EXERCISE: Rewrite all the records with every "window" swapped for "glass pane", keeping everything else unchanged. Omit the pictures from your answer.

DATA SUPPLIED:

────────────────────

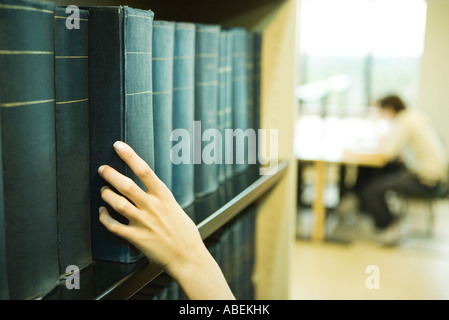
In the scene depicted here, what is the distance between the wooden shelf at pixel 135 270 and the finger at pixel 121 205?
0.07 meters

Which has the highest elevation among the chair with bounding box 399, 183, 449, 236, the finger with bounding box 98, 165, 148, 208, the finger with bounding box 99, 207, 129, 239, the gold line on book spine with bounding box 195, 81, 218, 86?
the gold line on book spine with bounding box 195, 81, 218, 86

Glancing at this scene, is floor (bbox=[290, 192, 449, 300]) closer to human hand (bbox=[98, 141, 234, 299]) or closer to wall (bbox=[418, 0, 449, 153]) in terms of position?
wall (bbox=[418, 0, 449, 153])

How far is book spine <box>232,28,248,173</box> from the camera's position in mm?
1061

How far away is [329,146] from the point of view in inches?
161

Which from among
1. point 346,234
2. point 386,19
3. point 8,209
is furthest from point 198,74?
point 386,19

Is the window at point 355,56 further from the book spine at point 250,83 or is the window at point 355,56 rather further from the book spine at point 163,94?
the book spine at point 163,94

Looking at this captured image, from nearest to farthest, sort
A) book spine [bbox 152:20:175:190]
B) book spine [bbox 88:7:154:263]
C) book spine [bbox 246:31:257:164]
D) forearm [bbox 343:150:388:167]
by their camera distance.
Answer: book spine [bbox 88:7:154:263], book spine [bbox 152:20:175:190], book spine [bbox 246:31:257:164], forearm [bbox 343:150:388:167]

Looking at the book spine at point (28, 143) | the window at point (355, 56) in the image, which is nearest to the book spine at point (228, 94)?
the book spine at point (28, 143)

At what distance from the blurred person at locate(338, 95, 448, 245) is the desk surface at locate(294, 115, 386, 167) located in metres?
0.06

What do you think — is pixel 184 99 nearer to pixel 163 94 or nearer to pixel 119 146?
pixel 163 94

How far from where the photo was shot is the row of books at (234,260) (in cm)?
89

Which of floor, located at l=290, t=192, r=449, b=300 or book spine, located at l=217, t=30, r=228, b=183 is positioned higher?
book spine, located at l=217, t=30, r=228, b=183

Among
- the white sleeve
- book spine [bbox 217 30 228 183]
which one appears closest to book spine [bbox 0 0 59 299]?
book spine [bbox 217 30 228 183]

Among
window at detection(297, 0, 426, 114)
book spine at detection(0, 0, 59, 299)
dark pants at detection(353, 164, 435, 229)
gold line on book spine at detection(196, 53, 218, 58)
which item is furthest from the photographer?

────────────────────

OUTPUT OF THE TASK:
In the scene depicted here, what is the distance between the wooden shelf at pixel 135 270 and the finger at pixel 121 205?
0.07 meters

Which has the highest elevation among the chair with bounding box 399, 183, 449, 236, the finger with bounding box 98, 165, 148, 208, the finger with bounding box 99, 207, 129, 239, the gold line on book spine with bounding box 195, 81, 218, 86?
the gold line on book spine with bounding box 195, 81, 218, 86

Glancing at this scene, is floor (bbox=[290, 192, 449, 300]) closer to human hand (bbox=[98, 141, 234, 299]) or closer to wall (bbox=[418, 0, 449, 153]) in terms of position?
wall (bbox=[418, 0, 449, 153])

How far is book spine <box>232,28,248,173</box> from the camera's position in mm?
1061

How far away is [329,146] from the point of view in inches?
161

Which from among
1. point 346,234
2. point 386,19
3. point 8,209
is furthest from point 198,74?
point 386,19

Is the glass pane at point 355,56 further from the book spine at point 250,83 or is the glass pane at point 355,56 rather further from the book spine at point 163,94?
the book spine at point 163,94

Looking at this captured image, from nearest to farthest, sort
A) book spine [bbox 152:20:175:190]
B) book spine [bbox 88:7:154:263]
C) book spine [bbox 246:31:257:164]
D) forearm [bbox 343:150:388:167]
by their camera distance.
Answer: book spine [bbox 88:7:154:263], book spine [bbox 152:20:175:190], book spine [bbox 246:31:257:164], forearm [bbox 343:150:388:167]

Looking at the book spine at point (28, 143) | the glass pane at point (355, 56) in the image, which is nearest to the book spine at point (228, 94)?
the book spine at point (28, 143)

At what distance from the blurred person at locate(338, 95, 448, 245) is the desk surface at locate(294, 115, 386, 167) located in metres?
0.06

What do you think — is pixel 184 99 nearer to pixel 163 94 or nearer to pixel 119 146?
pixel 163 94

How far from where the photo was shot is the row of books at (234,260) (in cm)?
89

Which of floor, located at l=290, t=192, r=449, b=300 or book spine, located at l=217, t=30, r=228, b=183 is positioned higher?
book spine, located at l=217, t=30, r=228, b=183

Among
- the white sleeve
- book spine [bbox 217 30 228 183]
which one appears closest to book spine [bbox 0 0 59 299]?
book spine [bbox 217 30 228 183]

Among
glass pane at detection(297, 0, 426, 114)
book spine at detection(0, 0, 59, 299)
dark pants at detection(353, 164, 435, 229)
gold line on book spine at detection(196, 53, 218, 58)
which item is furthest from the photographer?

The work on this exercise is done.